German on the Oder: Where story(s) merge

WAldemar Gielzok is angry. A year ago, the Polish government reduced the number of language lessons for the German minority. Since then, children in Opole and Silesia have only been learning German for one hour a week. “Here we have a case where Polish citizens who profess to be Polish, live in Poland, pay taxes, suddenly found out that they have become hostages in a political dispute between Germans and Poles,” says the chairman of the German Education Society in Opole.
Among other things, the organization takes care of further training for German teachers in Silesia. The conservative-nationalist government in Warsaw wants to force the federal government to also recognize the two million Polish-speaking people in Germany as a minority, says Gielzok. And she should spend more money on Polish lessons at German schools.

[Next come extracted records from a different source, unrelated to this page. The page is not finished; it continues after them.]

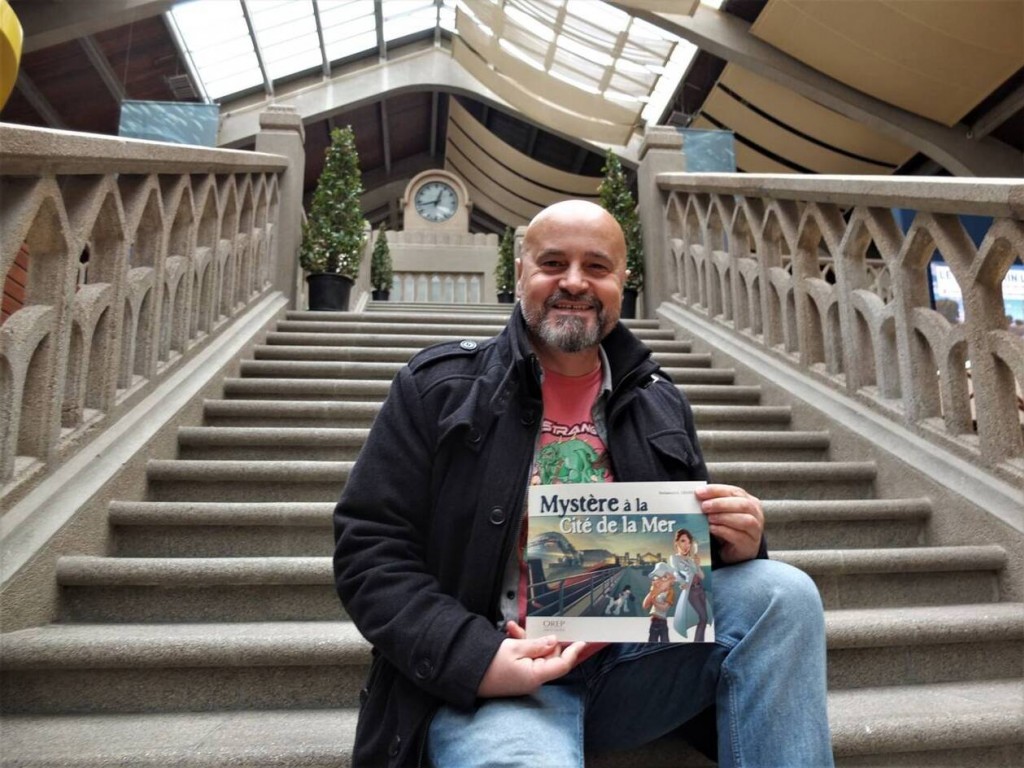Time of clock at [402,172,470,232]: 12:43
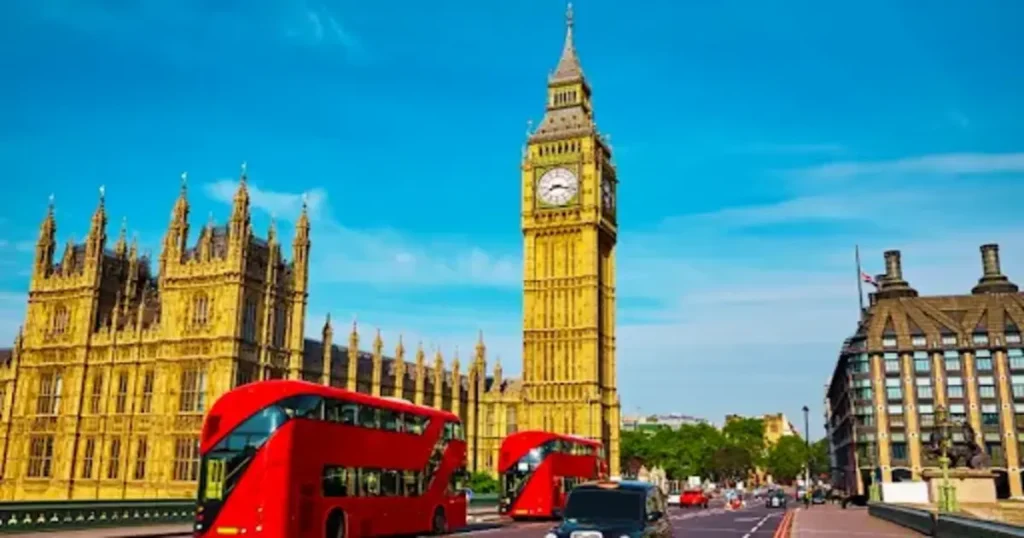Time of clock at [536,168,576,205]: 8:17
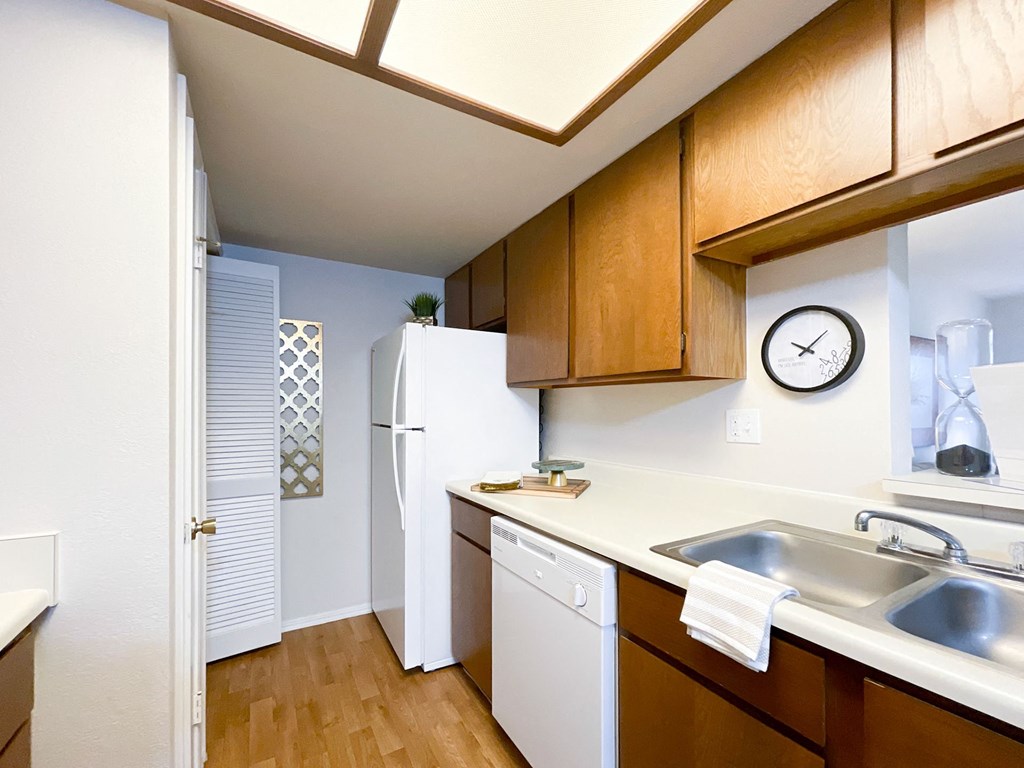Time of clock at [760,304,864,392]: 10:07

The demands are not new. They keep popping up, as do those after reparations. The fact that they are getting louder again at the moment also has something to do with the fact that parliamentary elections will be held in autumn in Poland take place. “The Germans serve as an enemy image. Anti-German resentment is a good basis for addressing a certain electorate,” says Gielzok, referring above all to those who are critical of the European Union and equate Germany with Brussels.
A new generation
The leading coalition partner, the party Law and Justice (PiS), has clearly lost approval in recent polls, but is still ahead with more than 35 percent. The liberal coalition of citizens is currently around 30 percent. She has support especially in western Poland. In the past parliamentary elections in 2015 and 2019, a clear east-west difference can be seen on the voting cards. In the former German territories, the right is far less successful.
Anyone traveling in Silesia and West Pomerania quickly realizes that the relationship to the Germans and the German heritage in the region has changed in recent years. Old buildings, cemeteries and monuments are cared for, rediscovered and restored. For a long time there was concern that the reunified Germany could second World War lost territories beyond the Oder, there is now a generation of Poles who are no longer directly affected by the trauma of war and expulsion.
This reportage follows the Oder, formerly a German river, now the very porous border between Poland and Germany. It begins in Oppeln, the center of the German minority Wroclaw, once one of the largest cities in the German Reich, and ends in Stettin, a metropolis in the otherwise structurally weak region in the triangle of Brandenburg, Mecklenburg-Western Pomerania and West Pomerania. It is just 20 kilometers from the city center to the border, two hours by car from Berlin.